Tuesday, April 16, 2013
Niko Peterson was in a big hurry Sunday. So much that all 7 pounds, 1 ounce of him demanded an early entry into the world. Niko was born in his parents’ car on Sunday at 10:35 a.m. on State Street near 10th.
“We will always remember the exact spot because of the beautiful tulips growing in the yard,” said Niko’s mother, Letitia George of Snowden, Wash. Her mother, Liz Frazer, was driving the car and stopped it on State Street as Niko suddenly crowned and slipped out of Letitia in the front seat of the car.
“It was like being in a scene from a movie, except it was really happening to us,” Letitia said.
“This day was nothing like we expected,” said her fiancé and Niko’s father, Daniel Peterson. “We just thought we’d get her to the hospital a day early, since she was having contractions, and have a gradual leading up to the birth.”

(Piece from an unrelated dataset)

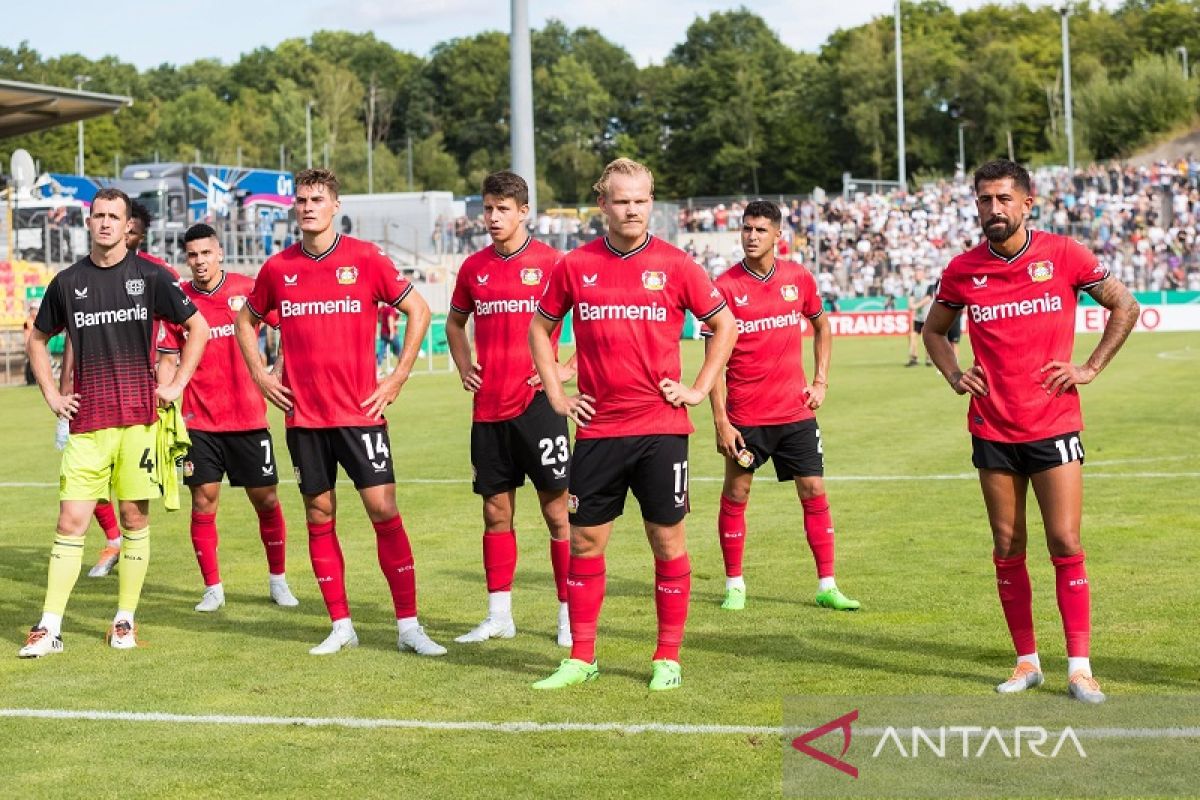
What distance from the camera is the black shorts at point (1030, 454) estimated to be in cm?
745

The “intro” to such a scene was grandmother Liz Frazer driving fast down Snowden Road, where family lives, while Letitia sat in the front seat, feeling painful contractions. Daniel comforted her from the back seat. The camera would cut to an “H” hospital sign in White Salmon, and Daniel saying something like, “We have to get to Hood River; there’s no longer a maternity ward at Skyline (Hospital) in White Salmon.”
The camera would pick up the distinctive markings of the county deputy’s patrol car, around the next curve.

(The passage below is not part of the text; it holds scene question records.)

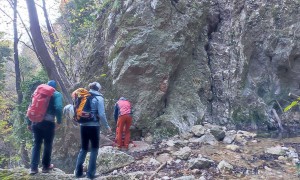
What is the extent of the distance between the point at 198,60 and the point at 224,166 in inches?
245

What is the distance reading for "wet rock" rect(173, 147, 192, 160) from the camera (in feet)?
25.6

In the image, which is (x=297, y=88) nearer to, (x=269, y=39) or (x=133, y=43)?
(x=269, y=39)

“I was going 50 in a 35 mile zone, and sure enough, there was a cop behind us. His lights came on and I pulled over and got out of the car and ran up and told him, ‘We’re having a baby!’ He said, ‘You’re having a baby? Well just be careful,’” recalled Liz. Then it was through White Salmon, and a shortcut:
“We drove down Dock Grade Road — the wrong way,” Liz said. Daniel added that they drove with lights flashing and encountered three cars on Dock Grade. “It was safe; they saw us and we had plenty of room.” By now Letitia had told her mom to slow down, as the contractions had eased. But once on the Hood River Bridge, the contractions increased again.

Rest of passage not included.